Decided On January 03, 1996
NEW INDIA ASSURANCE CO. LTD. Appellant
V/S
ACHHAR KUMAR GARG Respondents

JUDGEMENT

(1.) THIS First Appeal No. 239 / 93 by the New India Assurance Co. Ltd. and the Cross Appeal No. 297/93 by Shri Achhar Kumar Garg, the Complainants are directed against the Order dated 29.4.1993 passed by the Punjab State Commission at Chandigarh partially allowing the complaint and directing the Opposite Party to pay interest at the rate of 18% per annum on Rs. 2,10,000/- to the Complainant from the expiry of four weeks after lodging his complaint with the Opposite Party till the date of payment i.e. 23.10.92 besides the costs of Rs. 1,000/-.

(2.) THE facts which are not in dispute may first be noticed. The Complainant had insured his truck bearing No. PB-13-2003 with the New India Assurance Co. Ltd. (for short the Insurance Company) for the period 20.6.1990 to 19.6.1991 for Rs. 3,40,000/-vide Policy No. 3135220201927/ 125. During the subsistence of the policy the truck was set ablaze on 7.3.1991. The Complainant lodged his claim with the Insurance Company. The Insurance Company deputed one J.S. Singh and Co. for the spot survey.
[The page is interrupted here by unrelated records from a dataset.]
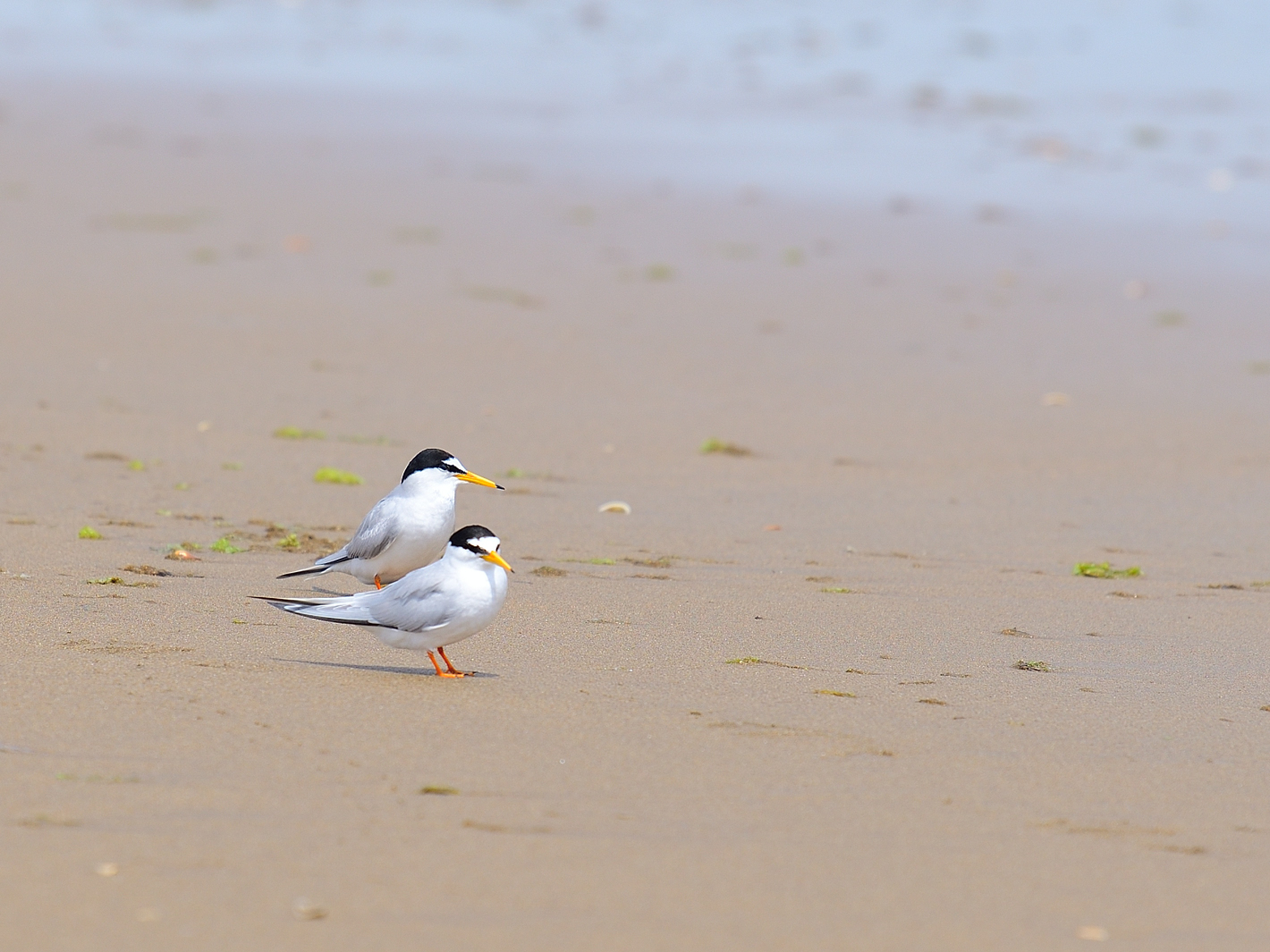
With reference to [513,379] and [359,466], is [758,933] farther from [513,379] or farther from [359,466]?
[513,379]

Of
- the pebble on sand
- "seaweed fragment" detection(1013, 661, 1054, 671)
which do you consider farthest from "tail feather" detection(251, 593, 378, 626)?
"seaweed fragment" detection(1013, 661, 1054, 671)

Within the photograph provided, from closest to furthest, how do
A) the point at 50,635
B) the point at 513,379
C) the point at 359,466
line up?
the point at 50,635 → the point at 359,466 → the point at 513,379

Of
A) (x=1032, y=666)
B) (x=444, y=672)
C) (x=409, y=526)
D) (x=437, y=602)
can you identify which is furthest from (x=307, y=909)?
(x=1032, y=666)

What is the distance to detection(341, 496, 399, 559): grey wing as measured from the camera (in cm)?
572

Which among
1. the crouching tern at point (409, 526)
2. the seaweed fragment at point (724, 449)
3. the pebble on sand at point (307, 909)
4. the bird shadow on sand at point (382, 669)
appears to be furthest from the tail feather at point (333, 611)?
the seaweed fragment at point (724, 449)

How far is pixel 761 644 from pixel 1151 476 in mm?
4157

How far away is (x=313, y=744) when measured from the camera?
13.7 ft

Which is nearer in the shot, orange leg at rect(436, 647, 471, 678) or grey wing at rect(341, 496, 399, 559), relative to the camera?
orange leg at rect(436, 647, 471, 678)

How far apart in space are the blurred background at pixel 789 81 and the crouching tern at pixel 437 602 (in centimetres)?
1095

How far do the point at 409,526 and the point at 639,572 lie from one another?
112 centimetres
The said Surveyor visited the spot of the accident and carried out the survey and submitted his spot survey report to the Insurance Company on 22.4.1991. The Insurance Company then deputed Shri Swarandeep and Co. for the final survey of the vehicle and the said Surveyor has made a detailed assessment of the loss and submitted his report to the Insurance Company on 31.5.1991. During the course of survey, the said Surveyor discussed the claim with the Complainant and the Complainant agreed for settlement of the claim for a sum of Rs. 1,47,000/- on repair basis as disclosed in the letter dated 23.5.1991 sent to the Surveyor. The Complainant later on, on second thought, requested the Insurance Company vide his letter dated 30.7.1991 that his claim be settled on total loss basis and not on repair basis as had been agreed by him earlier. The Complainant was asked to submit certain documents which could not be verified by the above said Surveyor. The certificate of registration, the road permit and the driving licence being essential documents before any claim could be paid under the policy of insurance were called by the Insurance Company for verification. The Complainant informed the Insurance Company that as the documents had been burnt along with the vehicle he had already applied for the duplicate papers of the vehicle. While the matter was pending a further investigation, survey and assessment was carried out through M/s. K. Lal Bansal & Co. The matter was discussed at different levels with the Complainant and he agreed for settlement of the claim on total loss basis for a sum of Rs. 2,10,000/- in full and final settlement of his claim vide his letter dated 25.9.1992. The Insurance Company accordingly made the payment to the Complainant after execution of the discharge vouchers by the Complainant in full and final settlement of his claim.

(3.) WE have gone through the records with the help of the Counsel appearing for the parties and considered their oral submissions at the hearing. The Complainant attempted to resile from the letter dated 25.9.1992. The State Commission, in view of the facts pleaded and the circumstances brought on record, found that "it is unable to believe that the consent letter dated 25.9.1995 was not executed by the Complainant voluntarily and he was compelled to do so by the Opposite Party". The Complainant's consent letter dated 25.9.1992 was itself given voluntarily and without any compulsion and in full and final settlement of the claim. It is also evident from the facts narrated above that there was no avoidable delay in the settlement of insurance claim by the Insurance Company. The Insurance Company had immediately surveyed and assessed the loss and the Complainant earlier consented for the settlement at Rs. 1,47,000/- on repair basis and thereafter made a representation to consider his claim on total loss basis and denied having agreed for the said amount. The essential documents in respect of the vehicle and the driving licence were not produced by the Complainant on the plea that the same were burnt alongwith the vehicle and he had applied for the duplicate documents. On these facts the Insurance Company had to depute investigators to verify the same. Apart from it, the Complainant had received a sum of Rs. 2,10,000/- in full and final settlement against discharge receipts. The Counsel for the Insurance Company is right in his submission that the Complainant having settled the claim in full and final settlement after giving consent letter and also accepting the amount after executing the discharge voucher without any protest or remarks is estopped from raising any further claim. This Commission has already taken the view that where once the claim is paid and received in full and final settlement, there is no deficiency in service and no relief can be granted under the provisions of the Consumer Protection Act, 1986.